Over the past weeks, Inpulse has carried out an investigation to assess the preliminary impact of the COVID-19 crisis on our partners. By doing this, we aimed to get a better understanding of our clients current challenges to assess what strategies and solutions we could propose to them in line with their needs. Besides, we wanted  to better inform our stakeholders about the evolution of this exceptional situation on our funds and our operations.

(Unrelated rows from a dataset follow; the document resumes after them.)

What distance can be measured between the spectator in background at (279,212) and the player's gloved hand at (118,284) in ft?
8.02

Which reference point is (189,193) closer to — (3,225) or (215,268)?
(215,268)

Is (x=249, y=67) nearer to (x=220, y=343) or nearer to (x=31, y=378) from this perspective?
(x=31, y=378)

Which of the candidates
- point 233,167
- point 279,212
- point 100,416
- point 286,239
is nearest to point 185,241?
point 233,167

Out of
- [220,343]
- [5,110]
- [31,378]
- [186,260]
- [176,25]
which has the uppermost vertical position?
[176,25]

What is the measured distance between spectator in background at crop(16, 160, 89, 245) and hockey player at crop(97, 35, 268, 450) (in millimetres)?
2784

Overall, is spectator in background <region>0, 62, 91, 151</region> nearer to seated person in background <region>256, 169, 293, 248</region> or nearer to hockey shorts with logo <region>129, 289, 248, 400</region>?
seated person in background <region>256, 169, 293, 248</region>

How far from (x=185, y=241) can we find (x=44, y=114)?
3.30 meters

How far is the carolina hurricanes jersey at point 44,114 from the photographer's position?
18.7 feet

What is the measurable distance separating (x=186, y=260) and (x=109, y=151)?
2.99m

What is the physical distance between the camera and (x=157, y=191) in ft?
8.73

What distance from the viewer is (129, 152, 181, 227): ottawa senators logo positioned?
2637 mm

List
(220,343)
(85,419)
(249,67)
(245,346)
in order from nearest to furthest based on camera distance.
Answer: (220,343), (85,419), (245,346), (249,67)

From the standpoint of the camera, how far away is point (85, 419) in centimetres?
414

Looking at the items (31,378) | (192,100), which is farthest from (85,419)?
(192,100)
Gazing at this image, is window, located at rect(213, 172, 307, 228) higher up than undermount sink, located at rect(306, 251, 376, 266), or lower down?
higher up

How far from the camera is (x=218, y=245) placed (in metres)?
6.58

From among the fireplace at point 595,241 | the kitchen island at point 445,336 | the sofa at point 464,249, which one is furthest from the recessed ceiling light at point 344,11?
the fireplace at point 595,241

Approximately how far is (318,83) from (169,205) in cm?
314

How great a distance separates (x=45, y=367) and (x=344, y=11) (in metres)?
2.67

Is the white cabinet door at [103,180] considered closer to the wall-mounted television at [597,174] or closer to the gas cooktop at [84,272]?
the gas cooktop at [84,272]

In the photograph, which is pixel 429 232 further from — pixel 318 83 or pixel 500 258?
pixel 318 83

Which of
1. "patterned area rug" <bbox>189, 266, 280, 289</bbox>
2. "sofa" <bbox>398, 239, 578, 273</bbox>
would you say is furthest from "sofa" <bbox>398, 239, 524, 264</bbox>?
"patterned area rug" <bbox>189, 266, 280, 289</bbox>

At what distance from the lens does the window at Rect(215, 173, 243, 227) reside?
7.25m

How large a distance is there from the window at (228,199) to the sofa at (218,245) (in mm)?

The research was based on surveys of 27 client partners, located in 15 countries in Europe and the MENA region. We were very pleased of the high response rate of 89%[1].

1. Government measures

The authorities of all the countries where our partners are located have adopted different measures to reduce the contagion by COVID-19. However, while in some countries, establishment and border closures, as well as mandatory quarantine and a state of emergency have been established immediately (as is the case in Palestine, Bulgaria, Romania and Bosnia and Herzegovina). In other countries (as is the case in Kosovo and Moldova) partial containment only are in place which allows MFIs to maintain part of their operations, although with certain restrictions due to the lack of infrastructure to handle cash in their offices (service provided by banking institutions).

More than 80% of our partners are positive about the measures that the government or financial authorities are preparing to alleviate the impact of economic slowdown. However, there is still uncertainty due to the fact that many of these measures have been announced recently, but their execution has not been officially concluded.

Approximately 60% of our partners indicated that the authorities of their country have established official measures to help their clients or members against the economic impacts generated by the coronavirus pandemic. These measures mainly include providing temporary unemployment benefits for employees (e.g. Albania, Poland, Romania, Morocco) and calls for refinancing and rescheduling of loans, no charging penalties for any borrowers that is late during this period of time (e.g. Palestine or Albania).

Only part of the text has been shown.